A mixed methods study was conducted to explore how Schroth therapists world-wide are prescribing Schroth exercise to AIS, and to better understand the factors influencing this exercise prescription. To better understand Schroth exercise prescription a survey was sent to 945 therapists who were listed as certified on two publicly available databases of schools that offer Schroth-based training. The 173 respondents (18% response rate) answered questions regarding demographics, exercise selection, exercise progression, frequency and dosages of treatment and the inclusion of any adjunctive methods to their Schroth treatment programs. Once the data was analysed, seven survey participants participated in semi-structured interviews on Zoom, to explore the factors influencing this prescription in their own clinical setting. The data collected from both the survey and interviews allowed for analysis of the current standard of care being offered by Schroth therapists to AIS world-wide.

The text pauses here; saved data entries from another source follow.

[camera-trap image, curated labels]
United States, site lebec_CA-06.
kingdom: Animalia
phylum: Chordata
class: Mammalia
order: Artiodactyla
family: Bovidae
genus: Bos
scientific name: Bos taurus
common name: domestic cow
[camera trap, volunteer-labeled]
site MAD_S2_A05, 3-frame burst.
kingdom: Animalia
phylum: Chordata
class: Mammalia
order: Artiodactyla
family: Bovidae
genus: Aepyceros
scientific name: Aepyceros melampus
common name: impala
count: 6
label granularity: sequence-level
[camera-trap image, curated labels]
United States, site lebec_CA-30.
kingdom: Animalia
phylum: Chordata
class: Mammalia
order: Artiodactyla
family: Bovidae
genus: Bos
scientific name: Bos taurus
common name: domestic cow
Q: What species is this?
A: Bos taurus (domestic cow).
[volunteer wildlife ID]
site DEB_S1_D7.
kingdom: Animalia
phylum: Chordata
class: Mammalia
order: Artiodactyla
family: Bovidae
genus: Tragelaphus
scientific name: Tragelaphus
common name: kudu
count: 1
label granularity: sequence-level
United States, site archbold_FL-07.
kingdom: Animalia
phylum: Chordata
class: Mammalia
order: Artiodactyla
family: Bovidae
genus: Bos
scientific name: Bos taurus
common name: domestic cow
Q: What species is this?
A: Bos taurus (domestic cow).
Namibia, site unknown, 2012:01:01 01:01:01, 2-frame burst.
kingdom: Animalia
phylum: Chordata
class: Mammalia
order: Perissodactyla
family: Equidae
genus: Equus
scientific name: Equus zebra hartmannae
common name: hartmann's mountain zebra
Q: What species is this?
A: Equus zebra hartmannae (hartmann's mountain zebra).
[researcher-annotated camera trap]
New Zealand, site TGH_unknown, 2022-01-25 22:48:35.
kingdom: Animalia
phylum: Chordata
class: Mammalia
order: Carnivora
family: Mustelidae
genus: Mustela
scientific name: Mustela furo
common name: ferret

The findings suggest that Schroth therapists are combining multiple methods of treatment, depending on the extent of their training and experience, for AIS. While Schroth therapy is the primary method chosen, Schroth therapists are adapting their prescription according to the needs and characteristics of the adolescent (physical, emotional and mental), the dynamics of the parent-adolescent relationship, their own clinical experience as a therapist and the system in which they work. They are using an adaptive, personalised approach to their treatment, with consideration of available evidence, their own clinical experience and the needs and values of the patient.
These findings suggest that future researchers should consider the realities of the application of Schroth to ensure that research findings are applicable in a real clinical setting. One way to achieve this would be through an adaptive, rather than the typical per protocol (using existing randomised controlled trials as a paradigm of ‘per protocol’ treatment) , research study that factors in the realities of Schroth therapy application described in this thesis, to better understand the effectiveness of such approaches. Given that Schroth therapists are adding adjunctive therapies to their treatment of AIS it is necessary to explore the effectiveness of such approaches to help guide the direction of therapist training.